→ **WORK TO BE COMPLETED**
Copy the records below word for word, keeping every line as it appears.
-- start --
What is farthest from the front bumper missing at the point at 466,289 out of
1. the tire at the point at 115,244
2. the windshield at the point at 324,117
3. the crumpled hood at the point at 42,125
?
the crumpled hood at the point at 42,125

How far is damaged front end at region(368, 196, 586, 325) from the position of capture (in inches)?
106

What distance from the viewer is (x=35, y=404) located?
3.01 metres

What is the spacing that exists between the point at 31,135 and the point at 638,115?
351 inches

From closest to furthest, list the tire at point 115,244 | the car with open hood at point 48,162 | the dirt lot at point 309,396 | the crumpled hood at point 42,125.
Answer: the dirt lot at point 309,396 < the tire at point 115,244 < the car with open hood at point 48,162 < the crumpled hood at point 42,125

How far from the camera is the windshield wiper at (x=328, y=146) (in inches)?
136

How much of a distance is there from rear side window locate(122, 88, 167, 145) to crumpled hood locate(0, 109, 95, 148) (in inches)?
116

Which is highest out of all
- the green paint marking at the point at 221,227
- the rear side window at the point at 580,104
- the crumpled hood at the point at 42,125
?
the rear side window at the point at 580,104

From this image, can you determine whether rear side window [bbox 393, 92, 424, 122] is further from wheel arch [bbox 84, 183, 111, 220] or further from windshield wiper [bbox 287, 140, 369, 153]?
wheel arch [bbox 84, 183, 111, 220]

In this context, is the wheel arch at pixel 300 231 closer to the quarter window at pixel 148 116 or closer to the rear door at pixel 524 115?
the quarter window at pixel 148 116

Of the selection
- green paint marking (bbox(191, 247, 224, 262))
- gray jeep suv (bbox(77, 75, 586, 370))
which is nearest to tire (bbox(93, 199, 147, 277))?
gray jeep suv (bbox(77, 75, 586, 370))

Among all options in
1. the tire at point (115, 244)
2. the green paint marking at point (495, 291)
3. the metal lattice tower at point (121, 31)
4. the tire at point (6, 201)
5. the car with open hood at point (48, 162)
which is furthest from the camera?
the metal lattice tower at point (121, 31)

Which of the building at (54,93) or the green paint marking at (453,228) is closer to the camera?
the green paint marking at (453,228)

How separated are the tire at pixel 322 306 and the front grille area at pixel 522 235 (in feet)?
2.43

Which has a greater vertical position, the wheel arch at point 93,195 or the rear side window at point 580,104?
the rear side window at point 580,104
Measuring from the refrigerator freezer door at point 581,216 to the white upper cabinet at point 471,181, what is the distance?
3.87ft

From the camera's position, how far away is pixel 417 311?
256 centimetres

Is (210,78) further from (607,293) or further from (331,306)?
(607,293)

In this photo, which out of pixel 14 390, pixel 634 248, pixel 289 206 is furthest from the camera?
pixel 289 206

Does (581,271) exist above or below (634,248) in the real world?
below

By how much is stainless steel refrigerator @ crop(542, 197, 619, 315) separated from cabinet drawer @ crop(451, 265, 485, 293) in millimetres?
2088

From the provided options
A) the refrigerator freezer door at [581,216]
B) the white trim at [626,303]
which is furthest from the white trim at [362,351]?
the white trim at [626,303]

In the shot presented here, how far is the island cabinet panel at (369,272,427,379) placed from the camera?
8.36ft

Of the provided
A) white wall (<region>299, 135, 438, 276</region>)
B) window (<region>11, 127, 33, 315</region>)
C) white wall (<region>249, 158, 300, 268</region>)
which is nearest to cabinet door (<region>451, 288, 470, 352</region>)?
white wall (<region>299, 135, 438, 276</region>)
-- end --
→ **SOLVED EXERCISE**
What is farthest from the front bumper missing at the point at 466,289 out of
1. the tire at the point at 115,244
2. the windshield at the point at 324,117
3. the crumpled hood at the point at 42,125
?
the crumpled hood at the point at 42,125

How far is damaged front end at region(368, 196, 586, 325) from the position of capture (in inches)?
106

What distance from the viewer is (x=35, y=404) located?
3.01 metres

What is the spacing that exists between the point at 31,135 and the point at 638,115?
351 inches

From closest to furthest, list the tire at point 115,244 | the car with open hood at point 48,162 | the dirt lot at point 309,396 | the crumpled hood at point 42,125.
Answer: the dirt lot at point 309,396 < the tire at point 115,244 < the car with open hood at point 48,162 < the crumpled hood at point 42,125

How far from the camera is the windshield wiper at (x=328, y=146) (in inches)?
136

How much of a distance is there from rear side window locate(122, 88, 167, 145) to crumpled hood locate(0, 109, 95, 148) (in inches)?
116

Which is highest out of all
- the green paint marking at the point at 221,227
- the rear side window at the point at 580,104
- the crumpled hood at the point at 42,125
?
the rear side window at the point at 580,104

From this image, can you determine whether rear side window [bbox 393, 92, 424, 122] is further from wheel arch [bbox 84, 183, 111, 220] or further from windshield wiper [bbox 287, 140, 369, 153]?
wheel arch [bbox 84, 183, 111, 220]

In this context, is the wheel arch at pixel 300 231 closer to the quarter window at pixel 148 116 or closer to the rear door at pixel 524 115?
the quarter window at pixel 148 116

Of the selection
- green paint marking (bbox(191, 247, 224, 262))
- gray jeep suv (bbox(77, 75, 586, 370))
which is nearest to tire (bbox(93, 199, 147, 277))?
gray jeep suv (bbox(77, 75, 586, 370))

Among all options in
1. the tire at point (115, 244)
2. the green paint marking at point (495, 291)
3. the metal lattice tower at point (121, 31)
4. the tire at point (6, 201)
5. the car with open hood at point (48, 162)
which is furthest from the camera?
the metal lattice tower at point (121, 31)

Which of the building at (54,93) or the green paint marking at (453,228) is closer to the camera?
the green paint marking at (453,228)

How separated are the tire at pixel 322 306 and the front grille area at pixel 522 235 (in feet)?
2.43

Which has a greater vertical position, the wheel arch at point 93,195 or the rear side window at point 580,104?
the rear side window at point 580,104
Measuring from the refrigerator freezer door at point 581,216 to the white upper cabinet at point 471,181, what is the distance?
3.87ft

From the camera's position, how far away is pixel 417 311?
256 centimetres

Is (210,78) further from (607,293) or further from (331,306)?
(607,293)

In this photo, which out of pixel 14 390, pixel 634 248, pixel 289 206 is furthest from the camera?
pixel 289 206

Does (581,271) exist above or below (634,248) in the real world?
below

By how much is stainless steel refrigerator @ crop(542, 197, 619, 315) separated from cabinet drawer @ crop(451, 265, 485, 293) in millimetres?
2088

From the provided options
A) the refrigerator freezer door at [581,216]
B) the white trim at [626,303]
which is furthest from the white trim at [362,351]?
the white trim at [626,303]

In the shot presented here, how far is the island cabinet panel at (369,272,427,379) placed from the camera?
8.36ft

Of the provided
A) white wall (<region>299, 135, 438, 276</region>)
B) window (<region>11, 127, 33, 315</region>)
C) white wall (<region>249, 158, 300, 268</region>)
which is nearest to cabinet door (<region>451, 288, 470, 352</region>)?
white wall (<region>299, 135, 438, 276</region>)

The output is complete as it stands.